**PARTS OF THE EXERCISE:**
1) Using the post about the food safety bill, answer these questions:
(a) Which law does the reader say has received conflicting media coverage?
(b) Which state does the writer suggest could be renamed?
(c) According to the paragraph beginning "For libertarians such as myself," what do food companies spend most of their resources on?
2) Condense the paragraph of the post about the food safety bill that starts "Hippies and their black sheep cousins" into two or three sentences, keeping its main points.

**PAGE EXCERPT:**
########
Introducing the Green Tea Party
One tea to rule them allA reader mentions that media coverage of the Food Safety and Modernization Act has been conflicting. On the one hand, it seems like the uneducated hicks of the Tea Party are behind the opposition, but on the other hand, the loudest denouncers of the bill seem to be dirty hippies. Perplexing indeed.
I imagine the Tea Party would be against the food bill because it increases central government control over food production, which - let's face it - is about as Soviet as you can get. We might as well rename Nebraska "Украина", set quotas, and send Grandma to the Gulag for violating provision 6655321 with her latest batch of steak-fried steak.
Hippies and their black sheep cousins, Whole Foods shoppers, would be against the food bill because it requires "safety standards" which would probably just entrench corporate food by making it prohibitively expensive to produce locally and organically and perhaps jeopardize hippie access to the crunchier and more bizarre varieties of honey, cheese, hummus, and dried fruit. (America has already suffered so much for so many years without unpasteurized cheese. If only we could be more like France.)
For libertarians such as myself, "safety standards" for food is like the Holy Grail of unintended consequences. Just like financial companies, food companies spend most of their resources finding clever ways to get around the half-assed "We can do it! Let's build a better world!" standards devised by our best and brightest (centralist Modernists) instead of spending their resources producing quality food in response to consumers acting on correct, undistorted information; hence we are all forced inadvertently by the unholy two-headed monster of big government and big business to eat cheaply-produced rubber tomatoes, disguised soy, and secret high-fructose corn syrup.
########
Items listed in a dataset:
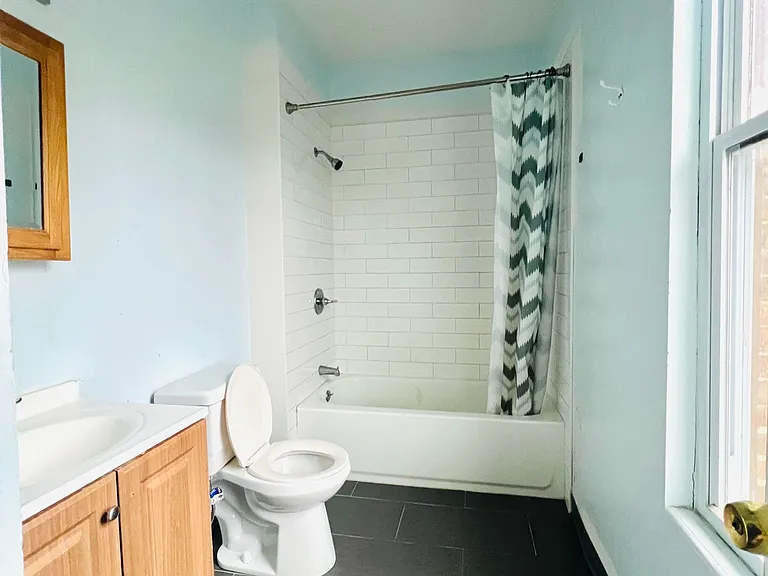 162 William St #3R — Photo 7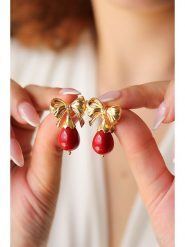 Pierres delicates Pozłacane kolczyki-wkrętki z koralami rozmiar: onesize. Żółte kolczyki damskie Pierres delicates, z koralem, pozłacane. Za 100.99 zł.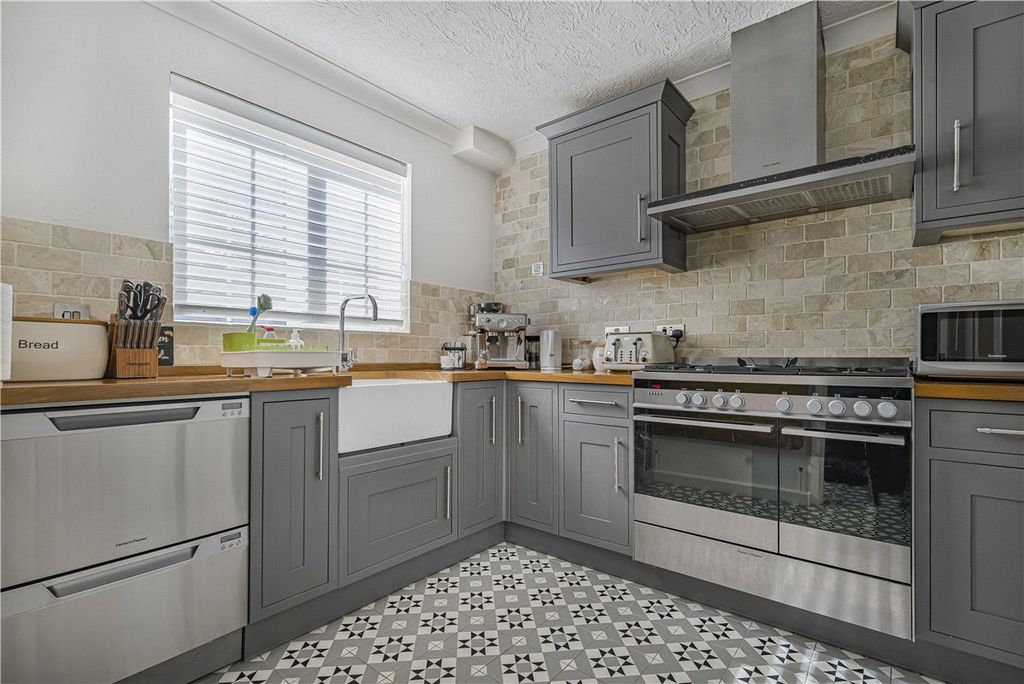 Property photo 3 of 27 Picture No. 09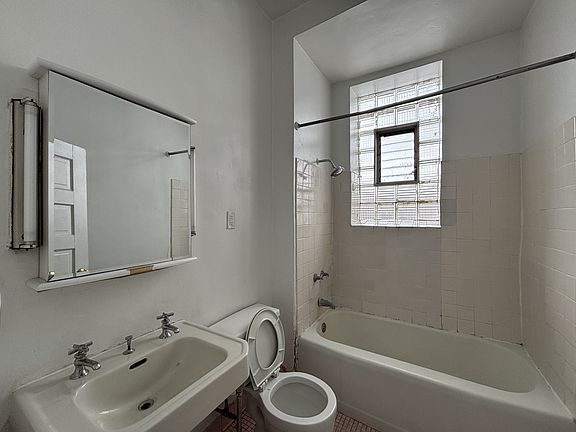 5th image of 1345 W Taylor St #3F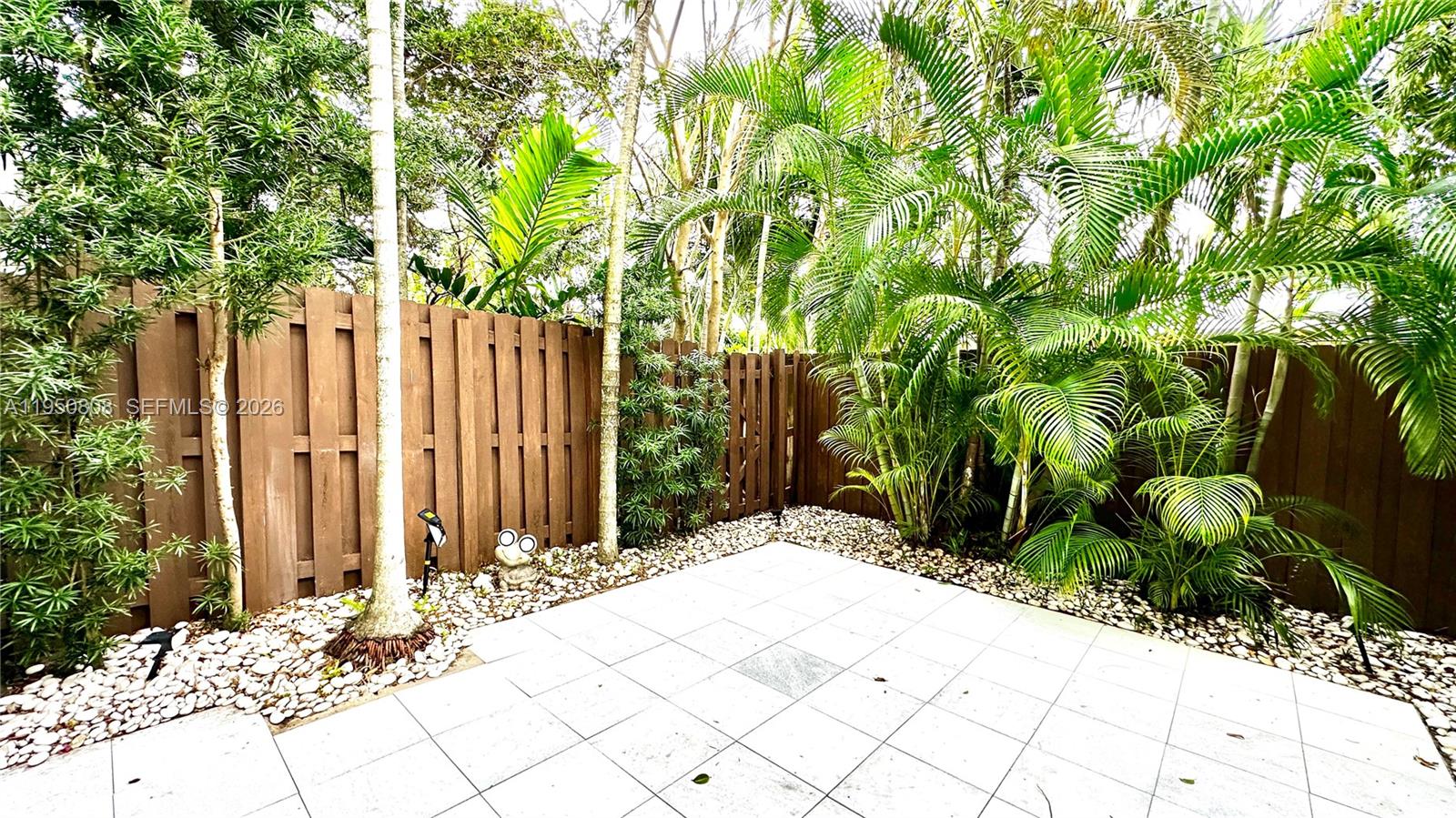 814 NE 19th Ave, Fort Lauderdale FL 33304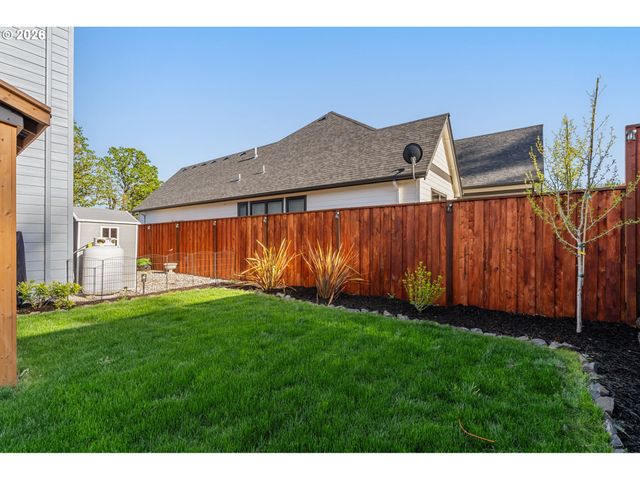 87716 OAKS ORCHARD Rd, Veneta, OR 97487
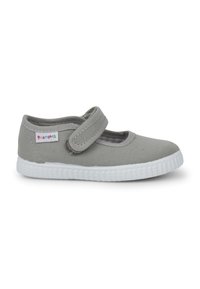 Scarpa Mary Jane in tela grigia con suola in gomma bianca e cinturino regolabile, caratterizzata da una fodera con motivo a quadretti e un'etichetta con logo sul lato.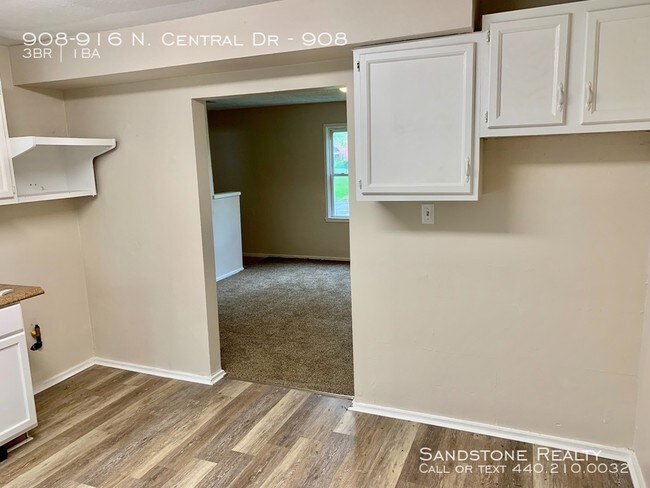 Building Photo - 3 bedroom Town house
########
**RESULTS OF THE EXERCISE:**
1)
(a) The Food Safety and Modernization Act.
(b) Nebraska.
(c) They spend most of their resources finding clever ways to get around the standards devised by centralist Modernists.

2) The writer expects hippies and Whole Foods shoppers to oppose the food bill because its safety standards would probably entrench corporate food by making local and organic production prohibitively expensive. The standards might also threaten their access to unusual varieties of honey, cheese, hummus, and dried fruit. The writer adds that America has long gone without unpasteurized cheese and jokes about wishing the country were more like France.